I'm not sure how many of us were actually surprised that Standard & Poor's actually downgraded the U.S. credit rating. Frankly, it looked inevitable, and perhaps was a long time coming. Some may have believed that the U.S. would never lose its AAA status, Treasury Secretary Tim Geithner among them. I thought it would initially be a two-notch downgrade to AA, so AA+ was a "positive" surprise for me. I guess if the deed was going to get done, it would have to be on a Friday, after the market close as an attempt to limit any potential mayhem.
That gave us all a good 60 hours to stew and wonder what the fallout might be. Guaranteed, there was not a whole lot of relaxation this weekend. We all watched Asia last night, Europe this morning and gold breach $1700 an ounce. In the end though, whether the damage is limited today or not, the fact that we got to this point is downright sad. Hopefully, this is the wake-up call that won't be ignored.
I spent part of the weekend surveying the wreckage created by the recent "correction" and looking for opportunities. However, that certainly doesn't mean I'm going to put any cash to work today, but I want to be aware of what's cheap since it just might get cheaper today.
While the number of net/nets (companies trading below net current asset value, or NCAV) has been extremely thin for what seems like an eternity, this is the type of market where one can start to see that change. In recent weeks, there have been some decent-sized additions to net/net land. Despite reporting some nice revenue growth for the second quarter on July 28, shares of Ingram Micro (IM) fell about 11% last week, pushing the company back into net/net territory. This company has been on and off the list a few times this year, but it keeps putting up decent numbers. Ingram currently trades at 0.93x NCAV, .8x tangible book value per share and 9x trailing earnings.
Benchmark Electronics (BHE), which reported a second-quarter earnings miss on the same day Ingram reported, is back among the downtrodden, as shares have fallen 16% in the past two weeks. Benchmark now trades at 0.97x NCAV, 0.76x tangible book and just under 12x trailing earnings.
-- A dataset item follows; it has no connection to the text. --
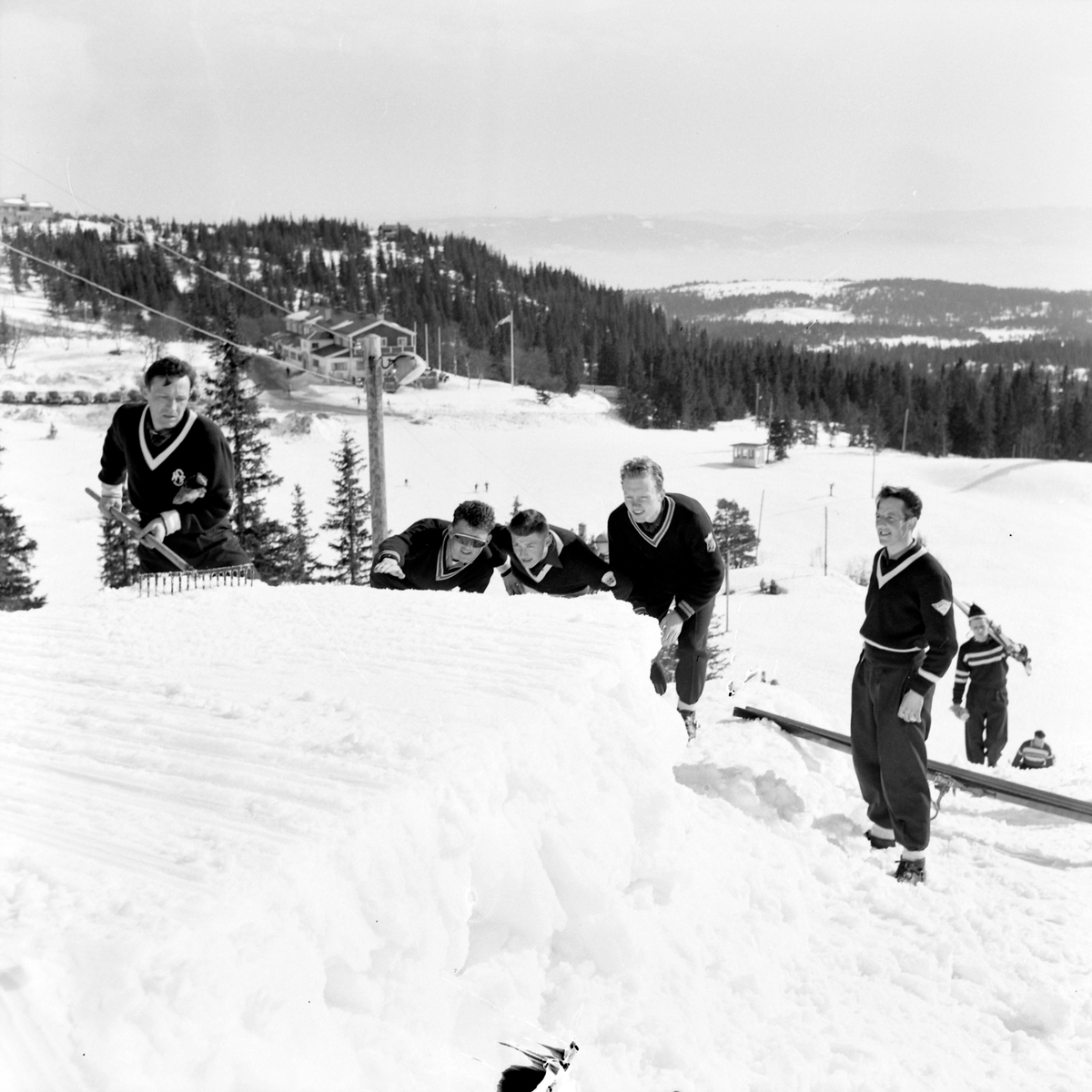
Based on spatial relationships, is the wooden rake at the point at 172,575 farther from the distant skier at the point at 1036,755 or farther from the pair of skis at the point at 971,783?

Finally, another, smaller name, Force Protection (FRPT), is flirting with net/net status. The company released its second-quarter results last week with earnings coming in well below estimates (-0.19 vs. -0.04). The good news is that the company maintains a relatively large cash position, nearly $150 million, or $2.17 per share, and no debt. Force currently trades at 1.05x NCAV and 0.83x tangible book. The company authorized an additional $10 million for its buyback program, a minor positive at this point.
There's a good possibility that these names, and others, will become even cheaper this week. So, we might just see some new additions to net/net land as well.